What we assume about the unobservables is always informed by what we know about the observables, mainly \(y\).
A useful way to describe or summarize \(y\) is to characterize its observed distribution.
The distribution of \(y\) informs our assumption about the distribution of \(\epsilon\).
Why this matters to OLS
Linear regression is such an inferential model; we have a number of sources of uncertainty. We represent that uncertainty in the model via the disturbance term, \(\epsilon\).
\(~\)
In order to know things about \(\epsilon\) and other parts of the model, we assume that the disturbances are normally distributed; \(y\) should be normal too.
Normality and Centrality
We rely on stuff being normally distributed, and central tendency being meaningful. The Central Limit Theorem facilitates this.
Central Limit Theorem
Suppose \(n\) random variables - call them \(X_1, X_2 \ldots X_n\). These variables are not identically distributed; some are discrete, some continuous. Each variable, \(X_i\) has mean \(\bar{X_k}\).
\[ {\sum\limits_{n \rightarrow \infty} (\bar{X_i})} / {n} \sim N (\mu, \sigma^2) \]
As \(n\) approaches infinity, the distribution of means, \(\bar{X_i}\) is distributed Normal, with mean \(\widetilde{X_i}\). We could accomplish the same thing by repeated sampling of a single variable.
Simulating the Central Limit Theorem
The following app simulates the Central Limit Theorem. You can select a distribution, sample size, and number of simulations. The app will plot the distribution of the means of the samples. You’ll see that, regardless of the distribution the means are drawn from, the distribution of the means is normal as the sample size increases.
CLT - Why is this valuable?
If we assume repeated sampling and/or infinitely large samples, we can assume normality.
We know the properties of the Normal intimately well.

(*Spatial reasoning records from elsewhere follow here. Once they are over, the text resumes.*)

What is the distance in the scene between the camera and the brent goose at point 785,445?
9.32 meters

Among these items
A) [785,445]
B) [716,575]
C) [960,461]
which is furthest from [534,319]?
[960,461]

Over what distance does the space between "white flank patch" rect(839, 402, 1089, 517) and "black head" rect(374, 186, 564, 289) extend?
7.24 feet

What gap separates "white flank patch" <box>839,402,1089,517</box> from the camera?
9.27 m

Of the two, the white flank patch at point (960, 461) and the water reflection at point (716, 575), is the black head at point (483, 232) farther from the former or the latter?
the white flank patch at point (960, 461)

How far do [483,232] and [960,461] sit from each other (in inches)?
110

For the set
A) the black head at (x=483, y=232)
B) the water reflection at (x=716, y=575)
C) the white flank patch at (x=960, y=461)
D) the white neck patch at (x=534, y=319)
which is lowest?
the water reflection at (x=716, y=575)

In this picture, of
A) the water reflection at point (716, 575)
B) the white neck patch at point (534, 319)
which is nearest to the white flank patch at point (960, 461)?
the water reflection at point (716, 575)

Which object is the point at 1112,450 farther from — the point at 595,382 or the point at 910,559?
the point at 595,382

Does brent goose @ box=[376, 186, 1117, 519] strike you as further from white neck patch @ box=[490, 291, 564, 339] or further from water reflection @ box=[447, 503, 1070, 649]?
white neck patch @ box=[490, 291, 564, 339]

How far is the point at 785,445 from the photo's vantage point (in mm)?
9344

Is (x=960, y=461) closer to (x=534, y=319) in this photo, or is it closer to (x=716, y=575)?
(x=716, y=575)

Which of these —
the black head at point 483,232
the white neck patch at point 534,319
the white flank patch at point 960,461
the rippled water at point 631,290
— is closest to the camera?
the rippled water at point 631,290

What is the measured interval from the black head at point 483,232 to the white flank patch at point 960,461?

We can use this knowledge to evaluate where some value of \(x\) lies on the Normal CDF, what the probability less than that value is - we can figure out what the probability of observing that value is (on the PDF).
As we’ll see, \(\widehat{\beta}\) is normally distributed in the OLS model (it is in MLE as well). The CLT and what we know about normality facilitate inference.
Inference
Inference is our effort to measure and characterize our uncertainty about the model and its parameters.
uncertainty is the most important thing we estimate in inferential models.
characterizing uncertainty relies on probability theory.